Coast Event Information

The six hotel contracts negotiated by Unite HERE Local 11 use the credit system considered the standard in the industry to calculate the housekeer workloads, according to the spreadsheet.

The document, which does not identify the union hotels by name, was sent by the Los Angeles Hotel Association to City staff before last month's vote.

The spreadsheet backs the findings of a report commissioned by the Hotel Association that found union housekeepers have heavier workloads than those at the non-union hotels covered by the ordinance ("Proposed Santa Monica Law to Protect Hotel Housekeepers Could Backfire, Report Says," May 21, 2019).

"We warned that union workers would have to work more hours and clean more rooms than those at non-union hotels," said Michael Genest, former Governor Arnold Schwarzenegger's budget director, who co-authored the report.

For the report, Genest and co-author Brad Williams, who are partners at Capitol Matrix Consultants in Sacramento, interviewed dozens of union and non-union housekeepers.

"If you were somebody pushing this (ordinance), the motive is not to reduce the workload of union workers," Genest told the Lookout. "It's to have more union hotels.

"If you are a union, your nature is to get more workers so you can get more union dues," Genest said. "They care more about themselves than the people they represent."

When asked about the hotels' concerns about the workload provisions, the union sent the following statement on Friday.

"That a corporation would oppose an ordinance that protects housekeepers from sexual assault because of the cost of any part of the ordinance is disgusting."

In addition to the workload provision, the ordinance requires hotels to provide housekeepers with personal security devices that large non-union hotels say they already provide.

It also requires them to use a City selected and certified Public Training Organization to inform workers of their rights and calls for hotels to retain workers for a 90-day transition period when the ownership changes.

The large non-union hotels' concerns centered on the workload provision based on square-footage.

City staff said they used square footage instead of credits because it makes the ordinance easier to enforce.

"Crediting varies across all hotels and can change day to day," said Constance Farrell, the City's spokesperson. "Square footage is the marker other cities are using."

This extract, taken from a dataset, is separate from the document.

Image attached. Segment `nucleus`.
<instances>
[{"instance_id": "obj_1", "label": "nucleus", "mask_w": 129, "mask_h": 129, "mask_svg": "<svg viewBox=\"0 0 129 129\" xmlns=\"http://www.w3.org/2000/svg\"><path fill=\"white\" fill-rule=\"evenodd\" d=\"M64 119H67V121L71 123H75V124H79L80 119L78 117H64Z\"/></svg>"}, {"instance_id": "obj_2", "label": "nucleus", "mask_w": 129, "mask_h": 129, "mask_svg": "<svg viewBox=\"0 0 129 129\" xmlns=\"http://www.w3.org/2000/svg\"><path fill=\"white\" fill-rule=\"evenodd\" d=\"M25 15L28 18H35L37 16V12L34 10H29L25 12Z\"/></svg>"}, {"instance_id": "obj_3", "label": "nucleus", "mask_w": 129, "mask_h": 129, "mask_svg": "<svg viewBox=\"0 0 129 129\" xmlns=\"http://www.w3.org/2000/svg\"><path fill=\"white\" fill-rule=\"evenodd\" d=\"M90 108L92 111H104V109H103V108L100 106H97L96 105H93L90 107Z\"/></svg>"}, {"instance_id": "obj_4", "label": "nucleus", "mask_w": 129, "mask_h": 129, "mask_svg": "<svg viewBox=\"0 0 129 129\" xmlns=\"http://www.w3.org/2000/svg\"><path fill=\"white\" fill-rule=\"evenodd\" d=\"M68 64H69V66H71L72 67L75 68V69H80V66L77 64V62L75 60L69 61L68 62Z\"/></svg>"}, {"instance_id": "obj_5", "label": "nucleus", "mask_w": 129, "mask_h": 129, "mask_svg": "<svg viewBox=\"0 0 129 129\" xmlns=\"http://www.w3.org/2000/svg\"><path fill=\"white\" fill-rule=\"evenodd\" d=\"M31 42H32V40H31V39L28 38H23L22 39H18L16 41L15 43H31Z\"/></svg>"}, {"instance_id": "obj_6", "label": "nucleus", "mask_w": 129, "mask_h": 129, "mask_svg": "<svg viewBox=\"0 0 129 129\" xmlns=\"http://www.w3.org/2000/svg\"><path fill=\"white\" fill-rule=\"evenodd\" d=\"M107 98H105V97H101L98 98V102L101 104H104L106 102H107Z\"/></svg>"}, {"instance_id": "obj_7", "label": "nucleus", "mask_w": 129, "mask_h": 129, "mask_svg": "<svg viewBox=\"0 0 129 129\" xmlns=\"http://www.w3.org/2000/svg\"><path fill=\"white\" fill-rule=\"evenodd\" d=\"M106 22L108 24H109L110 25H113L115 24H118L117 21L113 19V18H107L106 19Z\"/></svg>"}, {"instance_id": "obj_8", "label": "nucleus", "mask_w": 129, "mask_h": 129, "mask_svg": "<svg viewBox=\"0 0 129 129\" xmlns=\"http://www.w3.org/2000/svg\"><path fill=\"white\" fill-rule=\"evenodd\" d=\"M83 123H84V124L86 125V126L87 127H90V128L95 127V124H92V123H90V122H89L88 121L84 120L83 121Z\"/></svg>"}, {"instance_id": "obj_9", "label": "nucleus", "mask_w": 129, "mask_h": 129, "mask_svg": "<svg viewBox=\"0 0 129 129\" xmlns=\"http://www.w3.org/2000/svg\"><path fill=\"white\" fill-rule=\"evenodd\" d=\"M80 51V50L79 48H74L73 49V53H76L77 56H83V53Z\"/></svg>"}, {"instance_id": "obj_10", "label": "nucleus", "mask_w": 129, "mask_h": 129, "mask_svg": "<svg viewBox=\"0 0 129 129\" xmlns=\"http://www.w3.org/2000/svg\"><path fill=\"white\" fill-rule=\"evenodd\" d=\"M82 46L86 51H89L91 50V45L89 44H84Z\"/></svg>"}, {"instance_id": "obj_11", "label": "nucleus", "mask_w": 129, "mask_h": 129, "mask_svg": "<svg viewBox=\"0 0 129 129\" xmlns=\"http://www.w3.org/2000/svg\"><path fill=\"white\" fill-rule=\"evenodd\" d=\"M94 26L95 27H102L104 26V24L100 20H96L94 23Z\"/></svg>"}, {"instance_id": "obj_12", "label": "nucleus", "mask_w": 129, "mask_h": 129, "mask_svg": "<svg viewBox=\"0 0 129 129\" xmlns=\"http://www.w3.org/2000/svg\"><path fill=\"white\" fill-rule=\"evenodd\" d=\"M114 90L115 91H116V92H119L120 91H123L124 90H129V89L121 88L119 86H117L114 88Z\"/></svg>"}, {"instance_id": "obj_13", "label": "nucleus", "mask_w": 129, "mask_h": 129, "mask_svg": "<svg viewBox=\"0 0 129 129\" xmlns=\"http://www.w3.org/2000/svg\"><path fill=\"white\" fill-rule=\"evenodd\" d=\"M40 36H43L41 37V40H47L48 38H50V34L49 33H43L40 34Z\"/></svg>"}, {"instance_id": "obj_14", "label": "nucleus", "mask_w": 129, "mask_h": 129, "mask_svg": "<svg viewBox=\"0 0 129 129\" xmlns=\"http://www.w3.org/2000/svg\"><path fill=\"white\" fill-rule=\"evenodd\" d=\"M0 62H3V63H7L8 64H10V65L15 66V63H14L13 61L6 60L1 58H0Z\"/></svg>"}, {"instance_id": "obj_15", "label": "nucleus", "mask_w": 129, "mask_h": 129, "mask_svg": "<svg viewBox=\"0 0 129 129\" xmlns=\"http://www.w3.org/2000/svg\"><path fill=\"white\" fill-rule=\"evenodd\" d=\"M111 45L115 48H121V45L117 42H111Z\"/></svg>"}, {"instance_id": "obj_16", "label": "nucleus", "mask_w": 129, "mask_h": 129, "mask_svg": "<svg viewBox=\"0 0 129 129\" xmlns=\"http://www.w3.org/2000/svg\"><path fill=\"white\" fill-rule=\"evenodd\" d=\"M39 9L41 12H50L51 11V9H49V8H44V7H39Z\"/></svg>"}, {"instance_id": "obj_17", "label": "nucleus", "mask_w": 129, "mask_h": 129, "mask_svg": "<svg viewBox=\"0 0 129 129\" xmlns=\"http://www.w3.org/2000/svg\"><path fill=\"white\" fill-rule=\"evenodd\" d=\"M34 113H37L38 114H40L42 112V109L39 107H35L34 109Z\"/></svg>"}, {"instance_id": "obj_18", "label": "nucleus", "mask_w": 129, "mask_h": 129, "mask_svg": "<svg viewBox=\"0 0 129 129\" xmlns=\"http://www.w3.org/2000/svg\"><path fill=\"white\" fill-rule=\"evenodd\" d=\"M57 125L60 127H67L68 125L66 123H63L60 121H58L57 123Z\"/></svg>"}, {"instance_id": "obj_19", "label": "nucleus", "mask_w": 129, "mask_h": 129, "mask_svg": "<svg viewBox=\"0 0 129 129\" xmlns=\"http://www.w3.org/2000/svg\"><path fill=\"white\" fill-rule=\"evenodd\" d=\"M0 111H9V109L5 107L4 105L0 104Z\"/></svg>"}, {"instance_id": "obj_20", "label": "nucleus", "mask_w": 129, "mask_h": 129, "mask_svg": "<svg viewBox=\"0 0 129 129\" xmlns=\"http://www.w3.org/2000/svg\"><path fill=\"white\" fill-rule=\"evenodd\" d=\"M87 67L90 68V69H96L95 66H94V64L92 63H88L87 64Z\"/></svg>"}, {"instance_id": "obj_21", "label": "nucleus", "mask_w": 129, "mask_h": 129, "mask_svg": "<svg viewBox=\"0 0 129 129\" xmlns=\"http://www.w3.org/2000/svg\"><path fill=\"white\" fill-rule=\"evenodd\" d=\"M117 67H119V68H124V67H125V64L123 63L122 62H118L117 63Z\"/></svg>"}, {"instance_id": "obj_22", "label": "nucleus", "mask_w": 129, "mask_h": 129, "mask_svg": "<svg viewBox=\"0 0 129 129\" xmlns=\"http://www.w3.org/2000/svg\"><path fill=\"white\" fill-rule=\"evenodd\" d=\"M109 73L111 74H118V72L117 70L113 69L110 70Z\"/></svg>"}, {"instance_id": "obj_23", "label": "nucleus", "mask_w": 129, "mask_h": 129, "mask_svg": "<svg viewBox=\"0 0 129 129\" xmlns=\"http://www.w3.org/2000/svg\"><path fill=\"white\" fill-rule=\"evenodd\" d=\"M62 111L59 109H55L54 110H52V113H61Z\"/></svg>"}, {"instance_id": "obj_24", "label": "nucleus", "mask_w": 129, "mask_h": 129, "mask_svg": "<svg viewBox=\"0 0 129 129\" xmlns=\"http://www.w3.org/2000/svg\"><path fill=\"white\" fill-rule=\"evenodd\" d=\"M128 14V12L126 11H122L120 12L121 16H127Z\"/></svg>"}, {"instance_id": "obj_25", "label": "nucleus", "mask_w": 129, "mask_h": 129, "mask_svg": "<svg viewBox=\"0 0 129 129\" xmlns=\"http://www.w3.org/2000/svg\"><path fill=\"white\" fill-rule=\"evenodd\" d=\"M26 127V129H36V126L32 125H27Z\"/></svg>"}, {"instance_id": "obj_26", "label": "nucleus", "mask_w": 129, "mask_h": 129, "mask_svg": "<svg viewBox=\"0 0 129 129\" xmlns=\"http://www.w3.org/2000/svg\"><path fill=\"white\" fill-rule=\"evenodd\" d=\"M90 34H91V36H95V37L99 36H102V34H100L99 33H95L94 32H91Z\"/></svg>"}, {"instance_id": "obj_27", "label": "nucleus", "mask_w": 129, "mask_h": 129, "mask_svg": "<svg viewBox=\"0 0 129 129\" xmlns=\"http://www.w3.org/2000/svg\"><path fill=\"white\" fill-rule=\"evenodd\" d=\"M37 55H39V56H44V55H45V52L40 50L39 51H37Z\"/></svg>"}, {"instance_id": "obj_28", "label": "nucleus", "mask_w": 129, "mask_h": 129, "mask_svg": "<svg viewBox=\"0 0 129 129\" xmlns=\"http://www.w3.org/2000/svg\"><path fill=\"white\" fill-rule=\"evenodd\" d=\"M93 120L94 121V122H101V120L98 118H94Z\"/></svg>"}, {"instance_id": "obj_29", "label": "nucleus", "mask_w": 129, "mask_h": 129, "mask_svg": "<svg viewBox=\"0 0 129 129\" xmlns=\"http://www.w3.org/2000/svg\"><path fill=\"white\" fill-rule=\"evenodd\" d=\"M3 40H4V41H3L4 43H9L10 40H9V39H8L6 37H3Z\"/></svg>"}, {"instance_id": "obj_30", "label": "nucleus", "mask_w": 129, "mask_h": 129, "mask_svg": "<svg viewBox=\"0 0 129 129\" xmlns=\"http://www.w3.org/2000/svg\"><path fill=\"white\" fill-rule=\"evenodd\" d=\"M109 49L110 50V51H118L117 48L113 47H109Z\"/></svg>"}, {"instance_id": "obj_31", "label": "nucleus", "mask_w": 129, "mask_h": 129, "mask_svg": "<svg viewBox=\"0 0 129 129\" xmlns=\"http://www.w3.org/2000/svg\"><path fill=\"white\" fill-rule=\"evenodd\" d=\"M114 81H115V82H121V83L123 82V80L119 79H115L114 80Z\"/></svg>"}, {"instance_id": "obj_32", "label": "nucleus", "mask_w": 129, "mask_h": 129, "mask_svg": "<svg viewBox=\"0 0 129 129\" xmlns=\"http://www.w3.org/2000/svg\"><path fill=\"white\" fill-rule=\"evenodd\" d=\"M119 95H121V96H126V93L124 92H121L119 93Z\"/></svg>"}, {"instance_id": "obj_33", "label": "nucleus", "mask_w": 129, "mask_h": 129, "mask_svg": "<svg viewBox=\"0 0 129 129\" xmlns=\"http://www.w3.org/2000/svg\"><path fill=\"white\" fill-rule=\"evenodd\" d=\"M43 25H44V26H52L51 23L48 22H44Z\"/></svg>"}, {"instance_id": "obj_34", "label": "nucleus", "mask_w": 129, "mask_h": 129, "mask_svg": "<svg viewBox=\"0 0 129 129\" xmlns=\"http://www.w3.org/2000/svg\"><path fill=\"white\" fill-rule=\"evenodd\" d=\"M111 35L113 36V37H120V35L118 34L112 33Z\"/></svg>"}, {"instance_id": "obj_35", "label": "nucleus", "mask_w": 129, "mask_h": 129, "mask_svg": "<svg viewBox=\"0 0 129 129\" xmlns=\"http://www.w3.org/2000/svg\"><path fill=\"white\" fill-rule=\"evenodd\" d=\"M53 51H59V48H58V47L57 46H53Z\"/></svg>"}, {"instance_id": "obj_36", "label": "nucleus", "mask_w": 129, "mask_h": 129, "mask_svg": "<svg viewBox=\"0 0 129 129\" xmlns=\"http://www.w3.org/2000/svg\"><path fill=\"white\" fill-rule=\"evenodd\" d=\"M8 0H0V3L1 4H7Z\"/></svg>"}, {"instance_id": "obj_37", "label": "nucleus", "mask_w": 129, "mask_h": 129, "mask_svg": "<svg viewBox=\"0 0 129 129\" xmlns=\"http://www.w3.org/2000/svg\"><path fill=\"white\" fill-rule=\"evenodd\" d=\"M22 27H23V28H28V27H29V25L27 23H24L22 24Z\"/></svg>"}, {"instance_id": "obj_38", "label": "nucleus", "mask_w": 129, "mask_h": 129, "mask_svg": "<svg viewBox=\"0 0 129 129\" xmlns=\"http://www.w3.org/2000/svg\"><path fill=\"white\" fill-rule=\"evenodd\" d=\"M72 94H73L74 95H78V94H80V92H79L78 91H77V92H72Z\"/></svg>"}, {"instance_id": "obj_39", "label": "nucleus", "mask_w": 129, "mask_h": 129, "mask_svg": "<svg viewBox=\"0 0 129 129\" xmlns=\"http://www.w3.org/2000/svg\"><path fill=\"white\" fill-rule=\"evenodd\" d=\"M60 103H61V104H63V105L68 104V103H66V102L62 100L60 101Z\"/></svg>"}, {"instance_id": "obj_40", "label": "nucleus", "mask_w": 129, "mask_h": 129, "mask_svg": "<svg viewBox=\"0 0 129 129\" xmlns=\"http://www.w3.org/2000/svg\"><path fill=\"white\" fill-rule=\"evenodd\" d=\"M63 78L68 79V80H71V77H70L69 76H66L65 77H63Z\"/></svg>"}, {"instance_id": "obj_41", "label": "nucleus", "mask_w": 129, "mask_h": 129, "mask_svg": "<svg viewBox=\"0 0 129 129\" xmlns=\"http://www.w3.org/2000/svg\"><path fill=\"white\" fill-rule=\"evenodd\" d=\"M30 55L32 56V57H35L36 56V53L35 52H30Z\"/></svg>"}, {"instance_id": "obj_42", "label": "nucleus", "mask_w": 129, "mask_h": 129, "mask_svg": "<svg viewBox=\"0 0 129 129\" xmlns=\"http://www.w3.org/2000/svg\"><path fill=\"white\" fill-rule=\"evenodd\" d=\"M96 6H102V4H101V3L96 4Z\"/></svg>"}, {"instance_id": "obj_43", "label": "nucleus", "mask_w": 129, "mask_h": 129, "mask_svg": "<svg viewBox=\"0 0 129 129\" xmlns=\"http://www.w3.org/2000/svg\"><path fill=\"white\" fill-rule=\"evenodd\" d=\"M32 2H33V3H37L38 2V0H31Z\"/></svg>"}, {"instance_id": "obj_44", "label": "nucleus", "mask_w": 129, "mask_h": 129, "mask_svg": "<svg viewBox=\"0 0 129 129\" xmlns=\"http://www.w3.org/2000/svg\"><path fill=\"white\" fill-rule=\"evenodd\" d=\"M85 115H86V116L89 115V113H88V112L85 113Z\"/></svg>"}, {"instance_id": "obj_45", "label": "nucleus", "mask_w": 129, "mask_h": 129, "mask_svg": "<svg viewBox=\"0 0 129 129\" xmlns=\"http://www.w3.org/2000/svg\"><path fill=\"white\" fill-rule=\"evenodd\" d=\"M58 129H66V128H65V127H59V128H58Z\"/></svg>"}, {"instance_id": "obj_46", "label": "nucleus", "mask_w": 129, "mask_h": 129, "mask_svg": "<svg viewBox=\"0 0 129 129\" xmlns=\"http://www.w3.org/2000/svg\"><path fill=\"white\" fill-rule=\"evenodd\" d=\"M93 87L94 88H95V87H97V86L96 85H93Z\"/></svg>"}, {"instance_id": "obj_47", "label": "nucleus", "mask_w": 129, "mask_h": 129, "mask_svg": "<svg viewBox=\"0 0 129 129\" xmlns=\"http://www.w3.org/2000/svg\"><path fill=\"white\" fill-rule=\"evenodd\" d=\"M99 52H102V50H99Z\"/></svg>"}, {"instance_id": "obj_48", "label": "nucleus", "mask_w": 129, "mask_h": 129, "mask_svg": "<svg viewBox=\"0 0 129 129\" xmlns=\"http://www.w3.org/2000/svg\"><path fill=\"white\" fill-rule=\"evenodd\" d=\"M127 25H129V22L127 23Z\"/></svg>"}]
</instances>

Staff's analysis focused on cities the Council directed it to research, Farrell said, specifically Emeryville and Seattle, both of which set maximum limits of 5,000 square feet.

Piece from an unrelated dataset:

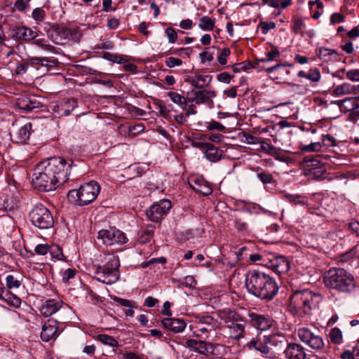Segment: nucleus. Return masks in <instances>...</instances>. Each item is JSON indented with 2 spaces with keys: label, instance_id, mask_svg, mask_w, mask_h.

Staff also looked at ordinances recently approved by Long Beach and Oakland, which set the maximum square feet at 4,000.

The credit system typically sets a basic daily quota of one credit per room cleaned.

It also gives premiums and reductions that take into account such factors as the floor the room is located on, the size of the room and how dirty the room is.

In general, the union contracts require housekeepers to earn between 12 and 15.5 credits during a typical shift, according to the spreadsheet.

An analysis of the credit quotas at union hotels shows five hotel contracts require union housekeepers to clean the equivalent of more than 4,000 square feet.

Two of the contracts require workers to clean the equivalent of more than 5,000 square feet.

Only one hotel on the spreadsheet requires workers to clean the equivalent of the 3,500-square-foot maximum set by the ordinance.

Union officials confirmed that housekeepers at one union hotel "clean, on average, around 3,500 square feet per day."

Union representatives did not provide estimates for other hotels on the spreadsheet.

Genest reviewed the workload provision for one of the union hotels that gives 15 credits per shift, with a one credit reduction if a housekeeper cleans 10 or more rooms.

With the one credit reduction, or 14 rooms, multiplied by the smallest room size -- 427 square feet, according to the hotel's website -- that amounts to the equivalent of 5,978 square feet per shift.

Genest found that the spreadsheet for the hotel "lines up very closely with the analysis we did" and with "the hypothetical model we published."

Genest, who headed the State's non-partisan Legislative Analyst's Office, said the findings of the report he co-authored went unheeded by the Council.

"Maybe they didn't believe us, or they just didn't care," he said.